I am obsessed with cobblestone street and old architecture but most of my current interests stem from my extensive travels in Europe in since 2014. Growing up as a third culture kid, I turned out to be such a curious, open-minded and eclectic person today. Traveling while living in Europe has broadened my world perspective in ways that I am only beginning to fully appreciate. Every weekend getaway to an interesting place with delicious food, quirky people and narrow, medieval streets is refreshing for me.
While studying in the UK, my first visit to mainland Europe was to Italy; the land of wine, the birthplace of numerous art movements and one of the origins of Western civilization. The Italian culture was simply divine, and I drank up every moment I could. Although that trip was a bit of a disaster due to my passport getting stolen, I knew I was not done with Italy. And now here I am living here for over a year and a half. When I finished my Masters at KCL, I headed back home to Jakarta on September 8 2012. On September 8 2014 (exactly after 2 years), I boarded on a flight to Sweden and that is when my European adventure began. I have been working full time and traveling on weekends since then. Europe feels like home and in several ways, I feel more comfortable her than I have ever felt before.
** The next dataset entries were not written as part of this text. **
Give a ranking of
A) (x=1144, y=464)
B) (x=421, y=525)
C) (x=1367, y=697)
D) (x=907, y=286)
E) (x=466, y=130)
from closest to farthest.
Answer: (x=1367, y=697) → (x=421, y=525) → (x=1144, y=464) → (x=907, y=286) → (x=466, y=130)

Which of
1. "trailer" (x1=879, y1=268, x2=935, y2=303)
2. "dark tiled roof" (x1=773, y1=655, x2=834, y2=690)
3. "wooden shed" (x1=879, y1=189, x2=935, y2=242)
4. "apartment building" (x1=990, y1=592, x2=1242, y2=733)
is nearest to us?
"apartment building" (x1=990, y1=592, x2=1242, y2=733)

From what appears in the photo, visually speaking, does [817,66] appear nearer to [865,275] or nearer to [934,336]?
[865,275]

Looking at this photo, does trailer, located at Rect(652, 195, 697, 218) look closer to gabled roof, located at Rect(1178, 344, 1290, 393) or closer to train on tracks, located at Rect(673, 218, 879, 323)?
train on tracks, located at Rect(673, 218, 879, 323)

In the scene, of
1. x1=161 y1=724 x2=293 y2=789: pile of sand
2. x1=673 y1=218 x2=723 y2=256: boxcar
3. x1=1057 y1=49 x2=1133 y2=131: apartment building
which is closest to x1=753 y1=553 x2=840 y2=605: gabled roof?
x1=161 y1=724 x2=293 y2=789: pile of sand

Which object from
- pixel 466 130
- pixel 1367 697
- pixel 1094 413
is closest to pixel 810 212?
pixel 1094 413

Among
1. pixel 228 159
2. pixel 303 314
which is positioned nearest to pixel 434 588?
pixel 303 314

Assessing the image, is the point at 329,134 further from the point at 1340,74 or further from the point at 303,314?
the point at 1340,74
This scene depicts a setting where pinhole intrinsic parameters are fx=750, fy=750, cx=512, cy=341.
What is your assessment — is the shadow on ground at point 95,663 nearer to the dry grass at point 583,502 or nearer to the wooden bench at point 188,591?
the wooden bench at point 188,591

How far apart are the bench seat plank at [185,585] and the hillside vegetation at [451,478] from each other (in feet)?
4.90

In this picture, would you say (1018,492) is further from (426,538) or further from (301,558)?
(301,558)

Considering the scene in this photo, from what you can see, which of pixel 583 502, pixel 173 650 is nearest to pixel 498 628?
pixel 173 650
Here are a few things I learned in the past few years as a resident in Europe.
Learn to observe your surroundings.
I love people watching and every single person I see, whether they were walking their dog with a glass of wine in their hand or talking rapidly in French into their cell phones, has a story. I love getting lost in my thoughts while wandering around in an unknown city and that’s why I often travel alone so I don’t have to justify how I spend my time to anyone. I love observing. In southern European countries for example I have noticed how people take mini siestas in brutal heat just to spend time with family and talk about their day, which I think is beautiful.
Take your camera EVERYWHERE!
A picture is worth a thousand words. You never know when you might see something snapshot-worthy. If it wasn’t for the digital age, I would never have gotten a picture of a hunched over elderly man singing Andrea Bocelli karaoke in Piazza Navona.
Learn about our insignificant problems.
Events from my youth which once bothered me and upset me seem more and more insignificant now compared to the mind-blowing wonders in Europe. How can a back-stabbing friend from 5 years ago seem important when compared to the Duomo in Florence? No chance! Let that insignificant shit go.
Public transport is the BEST in Europe.
I cannot drive and I don’t know how to ride a bike. But clearly neither have caused me any trouble while traveling all across Europe, because the public transport is so darn good.
Long-term traveling can teach you more than almost anything else.
Long-term traveling teaches you about yourself, about life, about what you need to be happy. It also really highlights just how different home is from everywhere else. For some, this can mean going home with a heightened perspective. For others, it may mean never going home. For everyone though, long-term travel will change your life.